Low-Carb Meal Plan
Low-carb meal plan refers to a diet which limits the intake of carbohydrates and increases the intake of vegetables, fats, and proteins. It is also known as low-carb, high-fat (LCHF) diet or ketogenic diet. Studies have proven that a low-carb diet can be effective for weight loss and improves your health. Don’t believe every misconception that you hear because it has now been proven by studies that natural fats are nothing to worry about; you can still eat most of your favorite food items and still lose weight. When on a low-carb diet, you only need to restrict your intake of sugar and starch.
Decreasing the intake of sugar and starch effects so as to decrease the insulin level in your body. Insulin is a fat-storing hormone, hence when its level drops it results in an increase in fat burning and reduces food cravings – helping you to lose weight.
Food Items To Eat
For a low-carb meal plan you need to add the following food products to your weekly diet:
- Healthy oils
- High-fat dairy
Foods to Avoid
As for the must-nots of your low-carb meal plan, the following food items should be avoided at all costs:
- Seed Oils
- Trans fats
- Gluten grains
- Diet / Low-fat products
- Highly processed foods
As for tubers, non-gluten grains, legumes, and dark chocolate, you can afford to eat a little of these items if you are healthy and not concerned about your weight. Keep your diet in check all the time and do not overeat any of the allowed food items. Especially in case of cheese and nuts, be careful of your intake if you want to lose weight. Keep a check that your diet is balanced throughout the week and you are taking your proteins and carbohydrates in the right amount every day.
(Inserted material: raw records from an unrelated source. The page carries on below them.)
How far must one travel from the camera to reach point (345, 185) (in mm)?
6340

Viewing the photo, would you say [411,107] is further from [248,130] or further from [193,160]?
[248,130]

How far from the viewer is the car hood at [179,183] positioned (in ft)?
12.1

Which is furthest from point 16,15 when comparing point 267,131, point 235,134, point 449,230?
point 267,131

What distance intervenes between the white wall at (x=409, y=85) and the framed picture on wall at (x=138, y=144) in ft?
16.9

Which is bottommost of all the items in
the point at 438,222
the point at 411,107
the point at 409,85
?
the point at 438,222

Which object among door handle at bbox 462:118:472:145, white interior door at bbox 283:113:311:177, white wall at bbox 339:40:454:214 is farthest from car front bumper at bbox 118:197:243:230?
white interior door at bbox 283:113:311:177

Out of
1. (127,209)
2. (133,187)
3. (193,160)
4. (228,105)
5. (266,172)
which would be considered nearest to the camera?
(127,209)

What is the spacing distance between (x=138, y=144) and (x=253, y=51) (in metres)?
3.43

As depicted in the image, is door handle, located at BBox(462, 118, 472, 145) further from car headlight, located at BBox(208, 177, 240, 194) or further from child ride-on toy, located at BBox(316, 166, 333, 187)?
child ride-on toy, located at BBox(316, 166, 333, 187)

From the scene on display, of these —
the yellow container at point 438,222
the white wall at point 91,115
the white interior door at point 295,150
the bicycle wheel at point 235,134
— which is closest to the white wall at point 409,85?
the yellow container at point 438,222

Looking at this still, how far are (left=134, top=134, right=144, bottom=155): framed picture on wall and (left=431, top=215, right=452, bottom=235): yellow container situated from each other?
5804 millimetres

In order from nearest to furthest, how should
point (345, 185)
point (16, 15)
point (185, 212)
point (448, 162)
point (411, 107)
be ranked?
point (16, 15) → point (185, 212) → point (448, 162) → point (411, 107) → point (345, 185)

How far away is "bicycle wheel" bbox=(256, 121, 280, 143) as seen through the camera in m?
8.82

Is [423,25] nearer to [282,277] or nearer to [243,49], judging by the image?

In case you get hungry in between your meals, you can eat low-carb snacks like fruit, hard-boiled egg, full-fat yogurt, a handful of nuts, baby carrots, meat, or cheese. As for the drinks, you can drink coffee, tea, sugar-free carbonated drinks and red wine once in a while.
Benefits of a Low-Carb Meal Plan
Low-carb diet has been proven by science and studies to be beneficial for your health in several ways. For most people, the main reason to follow a low-carb meal plan is to lose weight. Apart from weight loss, low-carb diet normalizes your blood sugar level and helps to reverse type 2 diabetes and manage type 1 diabetes. The low-carb meal plan also means that you will experience lesser stomach cramps or pains and lesser/no gas. Furthermore, if you have a sweet tooth, then low-carb diet might be beneficial in reducing your cravings.
It should also be noted that low-carb meal comes along with some potential side-effects like constipation, flu, headache, dizziness, fatigue and light cramps. These side-effects usually subside within a week or two after you start with your meal plan and by drinking lots of water and increasing salt intake.